Lisa Lloyd, an award-winning communications leader with more than 15 years of experience in the field, joined Her Agenda on Instagram Live Oct. 20 for a workshop, offering the tools women professionals can use to master email etiquette and transform their communication style.
In her role, she supports colleagues and more than 130 clients by sharing best practices for the way you communicate in order to increase your influence, credibility, and professionalism, which can lead to career advancement. Effective communication is especially important for ambitious leaders who want to motivate teams and build great reputations for results.
Here are a few more highlights from the session:
On The Power Of Subject Lines:
“You’re looking at about 140 emails a day. Before I click on the email, I need to know what you expect from me, or I’m not going to open it. … [Provide] an action or request, [then] semi-colon, and then you say what it is that you’re requesting. An example would be, ‘Action: Submit Days For PTO.’ As soon as I get that email, in the list of 90 emails I’m receiving, I know there is something for me to do in your email.
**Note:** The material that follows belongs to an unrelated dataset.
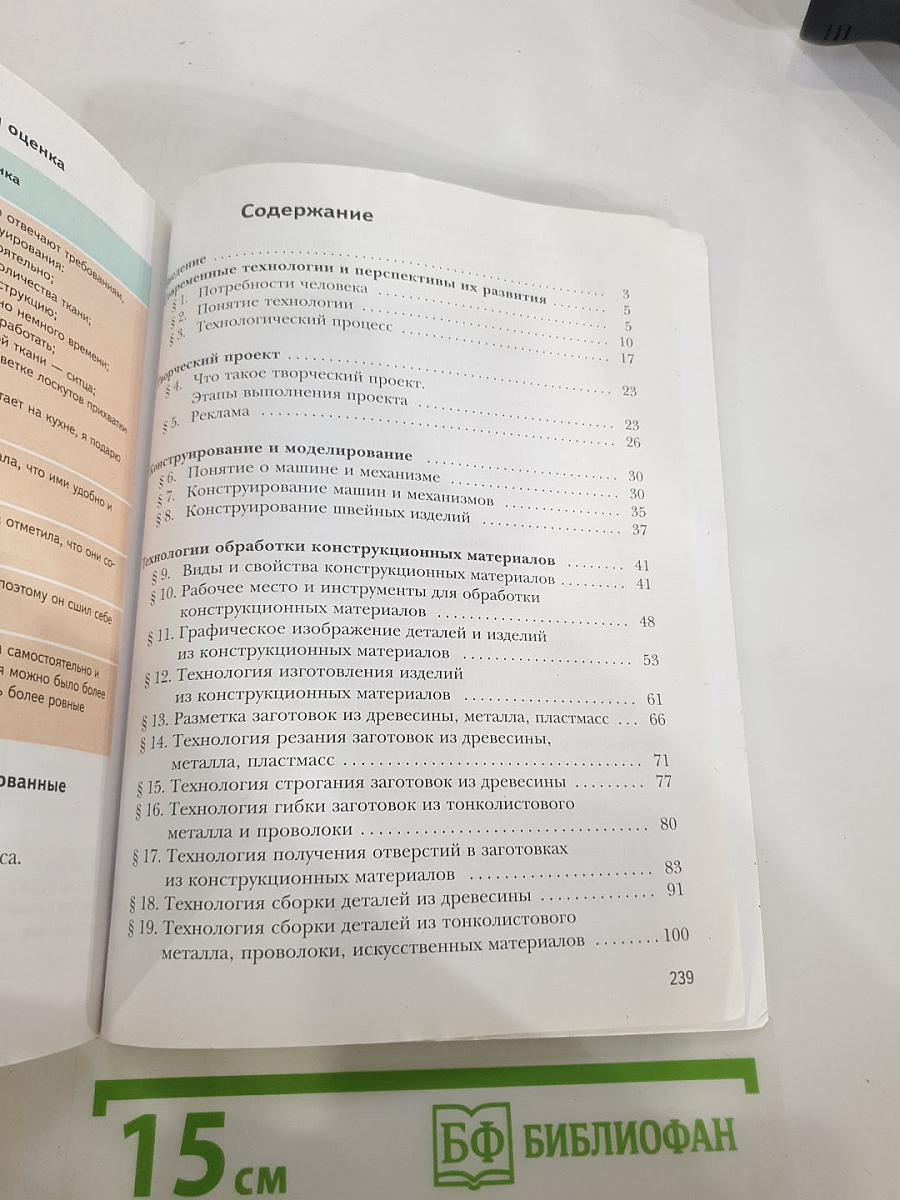 Технология 5 класс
On The Basics of ‘To,’ ‘BCC,’ and ‘CC’:
“The ‘to’ field is for the person you are speaking to—the person who needs to do something with that information. The ‘cc’ field is for people who may need to be consulted or informed, but there’s no action required. If I’m in the ‘cc’ field, I may read it but I dont’ have anything to do. I’m not accountable for anything, I’m not responsible for anything, they’re just keeping me in the loop.
The ‘blind copy’ field… There are a couple of ways to use that… What ‘bcc’ is for, typically, is when you have very long email lists. If you want to send an email to 200 parents— if you work at a school— if you want to send it to a listserv to your subscribers, you want to use ‘bcc’ so that you are not revealing people’s personal email addresses to strangers.
On Using RACI and MOCA Frameworks Helpful Resources:
“RACI and MOCA are project management frameworks, and basically they give everyone a role. Both are acronyms: R is for responsible, A is for Accountable, C is for consulted, I is for informed.
There’s another version that’s called the MOCHA … That is for manager, owner, consultant, helper, and approver. These project framework terms are critical when you’re trying to figure out who needs to be involved in an email thread–email chain–and what their role is.
On Knowing Your Audience And Determining Tone:
“With internal and unfamiliar people that you are emailing, stay formal, stay introductory, be concise, and no shorthand. When I say formal, I mean, [state] ‘Good morning,’ ‘Good afternoon,’ ‘Hi, ‘How are you?’… Introduce yourself. Who are you? Why are you emailing them? What is your role?
You want to introduce yourself. What project do you have affiliated with them? Why are emailing them? You want to be concise, because you don’t have a relationshi with them so they cannot read your tone because they don’t know you.
[For] informal and familiar, you know them, you have a rapport with them. You can be formal or informal. Trust your gut… You want to be empathetic to someone you know. You want to include something personal. Make a connection from the last time you spoke with them. In those emails you have more opportunity to display your personality.”
“When you are communicating over email, keep it formal with external clients. … You want to be mindful of titles, positions and background with external clients. You want to be really careful with that because if they’re a doctor, [and] you don’t say ‘Doctor,’ or you get their title wrong, or their level wrong, it can go left really quickly. So, when you’re talking to an external client—remember an external client is paying you or your company—you don’t want any confusion. Just keep it formal and stay on the formal side.